[LINK] Four Corners NBN
Frank O'Connor
francisoconnor3 at bigpond.com
Tue Apr 12 00:53:26 AEST 2011
Nice presentation, but seems to me that the 'rift' and conflict is
ideological and not based on communications/physics facts.
Everybody seems to think that more bandwidth and better network is
good ... the nay-sayers tried to bring out the wireless turkey again,
but this was not accepted by the program.
Other (less visionary shall we say) commentators said we should be
building for now, not 10 years down the track .. and one guy (Malcolm
Turnbull's ex attack dog now resident in Europe) ... said the
European experience was that only 17% elected to take it up when
offered to them. (17% in 18 months - when the European fibre network
is still only 40% built ... not bad I would have thought.)
Yeah, heaps better to build a hodge-podge of interconnected networks
using heavily obsolescent technology with the same old peering and
other inefficiencies as we've had in the past.
Turnbull and others pointed out that private enterprise is always
better and can do these things more efficiently, and the whole NBN
thing was a government monopoly secured by legislation that prevented
the private sector from cherry-picking its way to profit ... whilst
presumably expecting the government to socialise the loss making
geographic and social sectors if that cherry picking hadn't been
prohibited.
Nobody pointed out that past major infrastructure projects ... from
roads and public transport, to telecommunications (in the days of the
old PMG), to hospitals and health, and the rest were all built by
government. Private industry simply got into them around the edges
after the infrastructure was in place ... because they couldn't
afford the initial investment, because the rate of return was
unsatisfactory for attracting shareholders, and they simply didn't
have the imagination and vision, Business is a day to day, week to
week, year to year concern ... it's not a place where you expect to
find the Vision thing. When it could be taken over as an
up-and-running cash cow however ... well, that was a different
proposition.
And that's why our communications infrastructure is what it is today
... basically reliant on infrastructure put into the ground by
government (under the aegis of the PMG and then Telstra before it was
privatised), laying all that copper, building all those exchanges,
laying all that fibre up to 1997 ... everything that's been done
since has been playing around the edges, maximising use of an
existing infrastructure. Sure mobiles and wireless are new ... but
they don't involve a fraction of the setup costs and effort that the
original (and still the core) infrastructure did. And the cash cow up
until recently has been fixed line and exchange based comms ...
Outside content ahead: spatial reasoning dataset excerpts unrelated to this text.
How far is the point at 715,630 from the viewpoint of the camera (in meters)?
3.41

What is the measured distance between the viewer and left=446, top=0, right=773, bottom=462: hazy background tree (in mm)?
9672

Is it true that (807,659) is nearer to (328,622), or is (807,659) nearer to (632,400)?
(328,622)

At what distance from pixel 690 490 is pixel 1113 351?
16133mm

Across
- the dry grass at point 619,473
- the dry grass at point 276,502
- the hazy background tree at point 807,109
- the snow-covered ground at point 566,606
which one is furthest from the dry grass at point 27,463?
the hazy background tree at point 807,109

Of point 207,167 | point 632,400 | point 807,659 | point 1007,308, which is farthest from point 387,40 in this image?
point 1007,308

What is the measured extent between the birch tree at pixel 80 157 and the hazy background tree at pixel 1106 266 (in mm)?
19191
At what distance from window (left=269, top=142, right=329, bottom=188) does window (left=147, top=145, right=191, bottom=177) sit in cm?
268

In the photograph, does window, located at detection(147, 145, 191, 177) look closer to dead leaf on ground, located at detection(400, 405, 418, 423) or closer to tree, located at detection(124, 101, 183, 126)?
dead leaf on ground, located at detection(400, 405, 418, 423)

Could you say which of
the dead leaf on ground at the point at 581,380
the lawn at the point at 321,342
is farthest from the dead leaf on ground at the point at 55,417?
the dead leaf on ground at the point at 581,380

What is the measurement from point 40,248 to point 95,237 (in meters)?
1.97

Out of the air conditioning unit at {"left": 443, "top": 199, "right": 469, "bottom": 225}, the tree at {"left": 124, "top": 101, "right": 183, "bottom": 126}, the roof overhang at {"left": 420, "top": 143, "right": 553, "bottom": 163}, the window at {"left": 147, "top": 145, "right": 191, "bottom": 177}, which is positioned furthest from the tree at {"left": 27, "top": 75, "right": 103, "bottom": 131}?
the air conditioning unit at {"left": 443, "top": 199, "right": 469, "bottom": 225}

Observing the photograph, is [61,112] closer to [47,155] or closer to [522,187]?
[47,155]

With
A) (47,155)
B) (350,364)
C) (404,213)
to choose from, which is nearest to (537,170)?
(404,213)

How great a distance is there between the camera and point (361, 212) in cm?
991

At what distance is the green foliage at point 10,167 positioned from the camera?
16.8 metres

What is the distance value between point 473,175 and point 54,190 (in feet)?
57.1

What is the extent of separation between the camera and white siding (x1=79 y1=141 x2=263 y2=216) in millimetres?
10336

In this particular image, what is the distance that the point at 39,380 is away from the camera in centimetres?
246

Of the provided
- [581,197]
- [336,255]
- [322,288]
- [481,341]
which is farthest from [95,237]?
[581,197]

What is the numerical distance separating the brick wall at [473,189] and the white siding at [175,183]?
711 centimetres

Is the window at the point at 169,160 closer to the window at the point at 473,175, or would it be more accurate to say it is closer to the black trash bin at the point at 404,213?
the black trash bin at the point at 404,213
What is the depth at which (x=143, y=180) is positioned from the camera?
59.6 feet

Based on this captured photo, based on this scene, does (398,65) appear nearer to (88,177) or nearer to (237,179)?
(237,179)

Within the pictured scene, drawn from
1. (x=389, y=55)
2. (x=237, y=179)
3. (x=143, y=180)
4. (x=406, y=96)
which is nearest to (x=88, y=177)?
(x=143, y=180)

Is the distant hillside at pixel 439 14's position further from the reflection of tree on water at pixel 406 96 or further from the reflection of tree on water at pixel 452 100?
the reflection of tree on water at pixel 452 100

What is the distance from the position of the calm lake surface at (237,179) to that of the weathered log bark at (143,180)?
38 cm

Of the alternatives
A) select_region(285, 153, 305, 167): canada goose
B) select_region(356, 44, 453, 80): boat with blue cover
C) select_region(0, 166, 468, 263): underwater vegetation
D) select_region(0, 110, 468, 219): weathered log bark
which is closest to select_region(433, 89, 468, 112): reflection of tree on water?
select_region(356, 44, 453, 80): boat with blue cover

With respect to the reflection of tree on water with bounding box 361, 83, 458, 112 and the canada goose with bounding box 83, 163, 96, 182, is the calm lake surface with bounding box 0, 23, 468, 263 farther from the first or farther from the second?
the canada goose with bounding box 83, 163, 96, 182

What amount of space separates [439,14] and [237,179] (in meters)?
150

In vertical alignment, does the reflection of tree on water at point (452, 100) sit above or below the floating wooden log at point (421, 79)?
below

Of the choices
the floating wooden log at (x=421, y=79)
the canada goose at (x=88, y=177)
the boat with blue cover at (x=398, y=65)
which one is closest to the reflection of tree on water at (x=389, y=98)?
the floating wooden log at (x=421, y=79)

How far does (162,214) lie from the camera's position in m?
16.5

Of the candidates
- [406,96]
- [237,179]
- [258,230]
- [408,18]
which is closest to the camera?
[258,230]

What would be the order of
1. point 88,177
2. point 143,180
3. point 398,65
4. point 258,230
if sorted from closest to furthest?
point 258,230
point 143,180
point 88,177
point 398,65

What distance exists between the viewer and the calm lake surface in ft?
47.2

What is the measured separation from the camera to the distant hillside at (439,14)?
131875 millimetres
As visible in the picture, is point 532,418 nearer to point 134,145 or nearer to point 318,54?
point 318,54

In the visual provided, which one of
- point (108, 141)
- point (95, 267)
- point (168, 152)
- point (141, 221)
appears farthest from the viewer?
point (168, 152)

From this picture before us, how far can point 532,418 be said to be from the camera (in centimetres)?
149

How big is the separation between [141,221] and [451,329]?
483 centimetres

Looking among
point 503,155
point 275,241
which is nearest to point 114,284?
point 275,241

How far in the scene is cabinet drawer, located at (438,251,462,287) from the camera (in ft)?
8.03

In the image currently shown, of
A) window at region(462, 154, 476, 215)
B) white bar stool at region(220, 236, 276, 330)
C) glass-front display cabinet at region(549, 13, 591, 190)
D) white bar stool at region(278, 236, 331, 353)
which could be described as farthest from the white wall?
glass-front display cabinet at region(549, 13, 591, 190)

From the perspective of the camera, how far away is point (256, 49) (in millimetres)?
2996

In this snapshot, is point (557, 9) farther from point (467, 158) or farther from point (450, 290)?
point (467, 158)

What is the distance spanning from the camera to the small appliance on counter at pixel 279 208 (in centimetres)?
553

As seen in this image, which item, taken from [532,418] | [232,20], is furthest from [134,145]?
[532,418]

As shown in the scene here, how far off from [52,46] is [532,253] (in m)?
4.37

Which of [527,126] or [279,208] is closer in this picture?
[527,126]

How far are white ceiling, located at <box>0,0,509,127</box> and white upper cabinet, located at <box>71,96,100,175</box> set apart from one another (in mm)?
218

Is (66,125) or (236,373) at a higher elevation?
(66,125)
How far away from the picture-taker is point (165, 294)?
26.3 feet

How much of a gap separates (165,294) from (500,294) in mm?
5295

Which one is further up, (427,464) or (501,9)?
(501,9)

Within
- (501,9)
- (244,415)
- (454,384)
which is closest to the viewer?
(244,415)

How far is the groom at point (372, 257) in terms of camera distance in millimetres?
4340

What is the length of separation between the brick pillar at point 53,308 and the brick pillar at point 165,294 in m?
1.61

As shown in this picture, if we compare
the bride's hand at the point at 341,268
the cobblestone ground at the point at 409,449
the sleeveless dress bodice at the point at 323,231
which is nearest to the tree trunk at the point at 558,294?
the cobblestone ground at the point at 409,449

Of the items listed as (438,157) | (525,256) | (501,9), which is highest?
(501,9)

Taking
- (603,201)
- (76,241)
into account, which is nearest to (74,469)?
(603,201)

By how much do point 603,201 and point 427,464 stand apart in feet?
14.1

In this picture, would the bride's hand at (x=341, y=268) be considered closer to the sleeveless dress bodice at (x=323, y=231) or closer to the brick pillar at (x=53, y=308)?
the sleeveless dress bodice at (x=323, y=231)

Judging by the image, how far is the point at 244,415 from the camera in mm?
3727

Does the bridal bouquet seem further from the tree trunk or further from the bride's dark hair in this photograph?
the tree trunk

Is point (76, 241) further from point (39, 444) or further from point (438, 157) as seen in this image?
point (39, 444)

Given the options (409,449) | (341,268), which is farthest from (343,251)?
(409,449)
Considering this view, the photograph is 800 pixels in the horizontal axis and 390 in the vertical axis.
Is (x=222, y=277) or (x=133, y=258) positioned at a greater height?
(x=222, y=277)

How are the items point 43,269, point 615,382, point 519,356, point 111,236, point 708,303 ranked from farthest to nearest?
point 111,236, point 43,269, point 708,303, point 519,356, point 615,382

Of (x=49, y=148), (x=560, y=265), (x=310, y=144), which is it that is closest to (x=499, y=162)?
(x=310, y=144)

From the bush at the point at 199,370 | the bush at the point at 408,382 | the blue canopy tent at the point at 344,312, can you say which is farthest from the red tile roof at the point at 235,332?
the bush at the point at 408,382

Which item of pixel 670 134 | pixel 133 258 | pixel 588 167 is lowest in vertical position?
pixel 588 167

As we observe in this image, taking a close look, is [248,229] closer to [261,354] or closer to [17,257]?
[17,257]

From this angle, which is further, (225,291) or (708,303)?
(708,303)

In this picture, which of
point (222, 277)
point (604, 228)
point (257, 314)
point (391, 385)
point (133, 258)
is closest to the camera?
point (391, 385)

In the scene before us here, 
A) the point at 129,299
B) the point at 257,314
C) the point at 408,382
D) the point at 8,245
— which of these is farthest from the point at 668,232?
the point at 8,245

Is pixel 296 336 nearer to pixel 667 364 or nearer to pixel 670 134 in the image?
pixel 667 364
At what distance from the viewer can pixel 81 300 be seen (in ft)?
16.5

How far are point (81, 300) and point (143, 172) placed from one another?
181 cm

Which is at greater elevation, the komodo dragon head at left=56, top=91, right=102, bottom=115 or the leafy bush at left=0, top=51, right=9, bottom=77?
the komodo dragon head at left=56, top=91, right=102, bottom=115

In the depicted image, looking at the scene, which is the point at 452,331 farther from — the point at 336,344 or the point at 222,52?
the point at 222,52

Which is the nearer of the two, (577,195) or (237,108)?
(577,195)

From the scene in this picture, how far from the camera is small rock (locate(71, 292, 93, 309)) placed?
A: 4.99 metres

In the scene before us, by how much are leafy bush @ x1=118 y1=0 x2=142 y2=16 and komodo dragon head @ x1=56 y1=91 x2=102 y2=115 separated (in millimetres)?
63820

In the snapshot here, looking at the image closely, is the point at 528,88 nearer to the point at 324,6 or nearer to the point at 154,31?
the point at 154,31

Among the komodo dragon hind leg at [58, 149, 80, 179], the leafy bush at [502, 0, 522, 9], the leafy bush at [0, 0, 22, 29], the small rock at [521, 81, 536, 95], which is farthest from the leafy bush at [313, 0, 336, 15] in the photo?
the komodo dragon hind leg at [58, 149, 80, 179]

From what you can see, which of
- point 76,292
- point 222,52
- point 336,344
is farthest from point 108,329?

Private industry simply couldn't or wouldn't do an NBN. Telstra maybe
could have done it ... but they elected not to do so for more than 20
years, they elected not to bid for the initial NBN project, and they
basically sat on their hands and invested in multiple failed overseas
investments as an alternate investment policy over the years. Telstra
couldn't afford it today.
So, was Four Corners a wasted opportunity?
No. I liked the explanation of the possibilities of fibre using
'colours' instead of 'channels' as a geek would have explained it. I
liked seeing the experience of remote users with high bandwidth
fibre, of the difficulties faced by that cystic fibrosis lady in
Bendigo under the current 'high bandwidth' environment, of the bloke
employing 600-700 people in the bush in a photo-processing company,
of how ADSL performance falls off rapidly with distance, of the
realties and limitations of our current communications environment. I
knew about them before, but I doubt Joe Public did.
It won't stop the hoo-hah, it won't stop the self-interested turf
protecting local press, it won't stop other self-interested parties
from trying defend existing turfs, it won't stop the Sydney and
Melbourne shock jocks, and it won't stop the politics.
But it was a reasonably good relatively unbiased coverage of the issues.
Definitely worth a watch on iView if you missed it.